By ASPPA Net Staff • December 21, 2015 • 0 Comments
The departing year was a challenging one for many defined benefit plans, so some suggestions regarding what they can do in the year soon to come likely will be welcome. Mercer is happy to oblige, recently outlining key investment issues they can focus on in 2016.

Mercer’s suggestions include the following:

Prepare for opportunities. Mercer expects that the pricing volatility of 2015 will continue into 2016. It says that there is potential to materially improve the outcome for DB plans if they can take advantage of attractive terms when they appear.

Evaluate funding. Mercer argues that it could be helpful to determine if “borrowing to fund” would have economic value. It observes that the cost to maintain an underfunded pension plan has increased and that, accelerating the funding of pension debt may increase overall economic value.

Develop a glidepath. Mercer suggests that DB plan sponsors — particularly those with closed or frozen plans —consider coordinating their investment strategy with the plan’s liabilities. It further suggests adjusting the plan’s investments as funded status improves.

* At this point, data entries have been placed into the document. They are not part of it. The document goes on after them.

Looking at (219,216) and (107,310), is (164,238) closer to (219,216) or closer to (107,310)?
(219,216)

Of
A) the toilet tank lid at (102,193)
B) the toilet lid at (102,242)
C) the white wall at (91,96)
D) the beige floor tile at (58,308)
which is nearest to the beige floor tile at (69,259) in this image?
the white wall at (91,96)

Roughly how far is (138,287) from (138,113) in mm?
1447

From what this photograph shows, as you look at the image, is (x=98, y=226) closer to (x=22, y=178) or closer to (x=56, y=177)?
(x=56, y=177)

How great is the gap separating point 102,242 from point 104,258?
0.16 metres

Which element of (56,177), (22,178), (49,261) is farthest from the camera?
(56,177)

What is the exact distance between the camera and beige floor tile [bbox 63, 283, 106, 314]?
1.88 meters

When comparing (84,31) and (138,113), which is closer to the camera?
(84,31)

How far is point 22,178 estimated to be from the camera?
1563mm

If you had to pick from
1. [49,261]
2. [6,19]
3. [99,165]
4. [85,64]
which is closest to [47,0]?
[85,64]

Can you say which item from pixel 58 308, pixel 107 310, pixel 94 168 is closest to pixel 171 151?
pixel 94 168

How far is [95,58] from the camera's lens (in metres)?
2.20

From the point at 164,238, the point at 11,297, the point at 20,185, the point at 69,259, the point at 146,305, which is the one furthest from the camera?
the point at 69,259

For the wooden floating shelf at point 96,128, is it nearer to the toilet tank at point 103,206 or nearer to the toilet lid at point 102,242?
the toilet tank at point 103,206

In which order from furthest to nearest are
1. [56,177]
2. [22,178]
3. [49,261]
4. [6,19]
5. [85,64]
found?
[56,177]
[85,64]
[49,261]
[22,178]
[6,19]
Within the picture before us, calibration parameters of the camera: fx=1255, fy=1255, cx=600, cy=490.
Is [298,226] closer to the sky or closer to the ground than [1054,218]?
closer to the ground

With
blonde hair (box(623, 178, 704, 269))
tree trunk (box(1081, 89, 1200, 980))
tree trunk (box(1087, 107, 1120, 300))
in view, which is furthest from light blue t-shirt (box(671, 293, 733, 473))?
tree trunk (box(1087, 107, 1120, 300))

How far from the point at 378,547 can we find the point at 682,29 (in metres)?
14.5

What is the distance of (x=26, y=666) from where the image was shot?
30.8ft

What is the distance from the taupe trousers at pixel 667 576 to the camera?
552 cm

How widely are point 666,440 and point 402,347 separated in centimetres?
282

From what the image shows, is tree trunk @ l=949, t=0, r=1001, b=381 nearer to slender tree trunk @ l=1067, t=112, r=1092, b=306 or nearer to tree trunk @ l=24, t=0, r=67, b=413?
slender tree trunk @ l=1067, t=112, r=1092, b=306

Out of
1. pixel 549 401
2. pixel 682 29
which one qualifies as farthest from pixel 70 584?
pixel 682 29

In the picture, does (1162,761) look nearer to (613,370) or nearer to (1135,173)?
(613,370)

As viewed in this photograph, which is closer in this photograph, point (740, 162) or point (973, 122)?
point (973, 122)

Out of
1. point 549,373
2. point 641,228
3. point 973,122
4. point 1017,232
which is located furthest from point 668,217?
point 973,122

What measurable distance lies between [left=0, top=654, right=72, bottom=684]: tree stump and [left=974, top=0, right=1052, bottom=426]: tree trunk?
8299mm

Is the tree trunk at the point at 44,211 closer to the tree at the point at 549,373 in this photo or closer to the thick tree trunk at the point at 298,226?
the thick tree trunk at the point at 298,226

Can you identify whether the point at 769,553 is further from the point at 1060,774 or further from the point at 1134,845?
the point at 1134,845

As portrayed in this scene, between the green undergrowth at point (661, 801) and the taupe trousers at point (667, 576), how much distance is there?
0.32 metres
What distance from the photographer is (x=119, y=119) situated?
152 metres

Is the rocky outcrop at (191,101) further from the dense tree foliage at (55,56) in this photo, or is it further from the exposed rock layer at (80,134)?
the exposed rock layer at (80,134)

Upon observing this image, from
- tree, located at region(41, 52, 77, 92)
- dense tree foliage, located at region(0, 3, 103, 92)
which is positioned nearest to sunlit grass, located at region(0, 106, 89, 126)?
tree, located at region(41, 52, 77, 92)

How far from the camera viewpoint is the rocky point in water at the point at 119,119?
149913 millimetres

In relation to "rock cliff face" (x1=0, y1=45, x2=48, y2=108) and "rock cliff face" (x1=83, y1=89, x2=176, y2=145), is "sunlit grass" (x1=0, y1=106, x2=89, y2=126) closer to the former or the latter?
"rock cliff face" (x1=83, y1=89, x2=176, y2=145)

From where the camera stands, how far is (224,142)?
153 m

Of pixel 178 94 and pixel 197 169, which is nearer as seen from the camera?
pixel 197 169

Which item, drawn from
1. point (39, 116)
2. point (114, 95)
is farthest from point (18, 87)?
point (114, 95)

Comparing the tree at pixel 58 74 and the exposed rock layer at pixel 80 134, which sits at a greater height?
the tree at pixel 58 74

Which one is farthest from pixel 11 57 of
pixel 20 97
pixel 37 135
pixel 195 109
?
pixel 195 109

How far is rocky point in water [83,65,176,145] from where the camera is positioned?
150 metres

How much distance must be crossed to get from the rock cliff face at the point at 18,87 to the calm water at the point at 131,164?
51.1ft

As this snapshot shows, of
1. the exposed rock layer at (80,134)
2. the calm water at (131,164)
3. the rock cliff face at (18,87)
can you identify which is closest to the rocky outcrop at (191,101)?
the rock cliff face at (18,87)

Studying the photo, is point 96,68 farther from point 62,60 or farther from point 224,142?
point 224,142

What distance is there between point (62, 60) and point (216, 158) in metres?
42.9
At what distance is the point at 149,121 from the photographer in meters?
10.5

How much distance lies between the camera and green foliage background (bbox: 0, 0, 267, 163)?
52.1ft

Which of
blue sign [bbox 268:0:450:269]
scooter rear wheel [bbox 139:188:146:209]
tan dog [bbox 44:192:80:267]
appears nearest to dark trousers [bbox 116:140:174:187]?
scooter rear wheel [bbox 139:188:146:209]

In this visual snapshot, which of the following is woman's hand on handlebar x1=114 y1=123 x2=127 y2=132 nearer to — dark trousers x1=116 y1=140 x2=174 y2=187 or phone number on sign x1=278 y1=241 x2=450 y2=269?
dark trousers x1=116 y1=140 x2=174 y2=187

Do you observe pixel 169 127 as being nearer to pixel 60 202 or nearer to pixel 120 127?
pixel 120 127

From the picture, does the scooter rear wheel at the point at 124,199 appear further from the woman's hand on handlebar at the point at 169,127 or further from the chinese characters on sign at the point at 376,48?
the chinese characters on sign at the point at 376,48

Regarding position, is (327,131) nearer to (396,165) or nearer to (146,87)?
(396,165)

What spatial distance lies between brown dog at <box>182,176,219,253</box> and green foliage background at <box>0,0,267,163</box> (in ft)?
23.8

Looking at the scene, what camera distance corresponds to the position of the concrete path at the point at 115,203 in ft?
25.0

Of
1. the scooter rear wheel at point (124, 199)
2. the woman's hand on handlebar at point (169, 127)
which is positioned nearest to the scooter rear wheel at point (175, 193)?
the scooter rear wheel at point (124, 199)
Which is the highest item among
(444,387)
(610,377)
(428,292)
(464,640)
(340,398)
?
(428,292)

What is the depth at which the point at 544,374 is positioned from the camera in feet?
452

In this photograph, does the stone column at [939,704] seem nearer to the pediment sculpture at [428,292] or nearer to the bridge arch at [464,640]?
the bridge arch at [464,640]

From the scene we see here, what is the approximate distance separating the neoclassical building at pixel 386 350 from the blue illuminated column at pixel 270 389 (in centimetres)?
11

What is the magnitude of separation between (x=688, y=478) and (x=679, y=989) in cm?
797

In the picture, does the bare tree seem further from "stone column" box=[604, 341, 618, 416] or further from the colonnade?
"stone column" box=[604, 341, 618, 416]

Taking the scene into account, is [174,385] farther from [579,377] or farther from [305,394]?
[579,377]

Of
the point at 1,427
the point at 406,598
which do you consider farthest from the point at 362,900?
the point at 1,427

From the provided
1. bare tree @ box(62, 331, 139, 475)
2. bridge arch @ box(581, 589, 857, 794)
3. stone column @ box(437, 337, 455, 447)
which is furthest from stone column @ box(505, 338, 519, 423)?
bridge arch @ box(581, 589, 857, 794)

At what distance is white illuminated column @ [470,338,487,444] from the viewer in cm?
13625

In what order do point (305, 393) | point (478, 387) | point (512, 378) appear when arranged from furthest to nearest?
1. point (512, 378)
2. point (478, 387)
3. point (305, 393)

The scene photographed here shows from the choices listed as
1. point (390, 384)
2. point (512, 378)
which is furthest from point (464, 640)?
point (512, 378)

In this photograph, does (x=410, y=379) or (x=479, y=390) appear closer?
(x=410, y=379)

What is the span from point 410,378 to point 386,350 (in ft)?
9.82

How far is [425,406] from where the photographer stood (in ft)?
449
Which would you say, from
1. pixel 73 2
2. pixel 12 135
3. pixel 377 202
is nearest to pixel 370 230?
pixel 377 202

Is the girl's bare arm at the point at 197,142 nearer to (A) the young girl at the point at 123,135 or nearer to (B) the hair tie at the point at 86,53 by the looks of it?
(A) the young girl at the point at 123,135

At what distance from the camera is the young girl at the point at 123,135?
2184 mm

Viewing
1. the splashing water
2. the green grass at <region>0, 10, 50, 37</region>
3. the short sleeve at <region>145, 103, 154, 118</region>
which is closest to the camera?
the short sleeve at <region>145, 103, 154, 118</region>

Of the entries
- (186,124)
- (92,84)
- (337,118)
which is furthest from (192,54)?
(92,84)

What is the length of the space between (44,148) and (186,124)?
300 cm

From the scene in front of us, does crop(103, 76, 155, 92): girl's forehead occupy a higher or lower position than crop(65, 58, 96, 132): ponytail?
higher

Increase growth allocations. Conservative mortality assumptions and low yields are to blame for many plans’ poor funded status, Mercer posits, suggesting that plans adjust allocations in a way that will allow assets to grow in the long term. And it adds that the extension of funding relief in the Bipartisan Budget Act of 2015 will help mitigate the short-term risks of taking such actions.

Isolate interest rate risk. Mercer suggests that plans can use Treasury separate trading of registered interest and principal securities to help it maintain — if not increase — its effective duration without having to dedicate additional assets to fixed income, instead turning to traditional bonds or employing interest rate futures.

Plan for liquidity. A plan with an appropriate time horizon — usually at least 15 years — can improve asset growth by investing in private assets that offer a higher potential return, Mercer suggests. But it adds a caveat that it is important to understand liquidity constraints if using such an approach.

Design the investment end state. What is the exit strategy if the plan already has been frozen? One should be developed if it has not yet been, Mercer argues, as well as a strategy to reach the necessary funding level.